There were very few people with me, one was a very big and ominous bald man with the most amazing and delicate flower tattoo covering his scalp. I wanted to rub his head but thought he might take it the wrong way.

· comments [7] · 06-10-2011 · categories:dailyphoto ·

photo: cheery red VW van

a sign painter

This van was so cheerful, like spotting a bunch of balloons on a dreary day. The owner clearly loves their van.

· comments [21] · 06-9-2011 · categories:dailyphoto ·

photo: a sign painter

a sign painter

I was walking through the Georgetown neighborhood and spotted this nice guy painting a sign by hand. I stopped to ask if I could take a photo and mentioned I knew somebody who is making a film about people who paint signs by hand. “Faythe?” He asked. Indeed. The world, it is small.

· comments [7] · 06-8-2011 · categories:dailyphoto ·

daily-ish photo: bacon maple bar from Frost

maple bacon bar from Frost donuts

We found ourselves out near Frost Donuts (a short drive away from Seattle) so we stopped in. I’d read a lot about it but I wasn’t prepared for how amazing the donuts look (take a peek at that Aztec Chocolate, go on), how adorably designed the shop was, and how really, really good the donuts were. I didn’t mean to eat this whole one but I did. We are definitely going to find a reason to swing by again soon.

· comments [17] · 06-6-2011 · categories:dailyphoto ·

almost daily photo: April 28th

[handwritten beer cap saying Not Martha IPA]

Kyle sent Scott home with a bottle of the beer which I had the opportunity to watch him make last month. Don’t be fooled by the name, I mostly observed! Thank you, Kyle, it was delicious.

· comments [5] · 04-28-2011 · categories:dailyphoto ·

almost daily photo: April 19th

image uploaded from my iPhone to Flickr and on to this here blog

This is my view down into the industrial kitchens from my seat at Serious Pie (as in pizza). Those Hobart mixers mean business.

· comments [7] · 04-19-2011 · categories:dailyphoto ·

almost daily photo: April 15th

[yellow pipe cleaner chicks all lined up]

I love how pipe cleaner chicks always look a bit freaked out.

· comments [14] · 04-15-2011 · categories:dailyphoto ·

almost daily photo: April 14th

[three-quarter inch circles of tissue paper in yellows and pinks in a white bowl, poorly lit]
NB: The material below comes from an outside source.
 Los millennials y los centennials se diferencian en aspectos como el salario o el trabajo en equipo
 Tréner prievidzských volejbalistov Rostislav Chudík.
Today was way better than yesterday, or so I thought. At lunch I dropped off the last document needed for our tax people to do our taxes, I got all the stuff needed to make dinner, I gathered and bagged the recycling for collection tomorrow, I got everything ready to take photographs of the Easter project I have in mind for this year, I did dishes, I washed and chopped kale, I cleaned out the fridge, I cleared the dining room table of miscellaneous mail and I was feeling triumphant and smart (I was listening to The Tobolowsky Files, it makes me feel smart) and nearly I felt like I actually had my stuff together until Scott got home and discovered that all of my keys were still in the lock of the door. Just hanging there, forgotten. In my rush to turn off the alarm when I came home I failed to actually remove my keys from the lock. Way to go, me.

Anyhow, the photograph above is a sneak peek at what I’m doing for Easter. Sort of.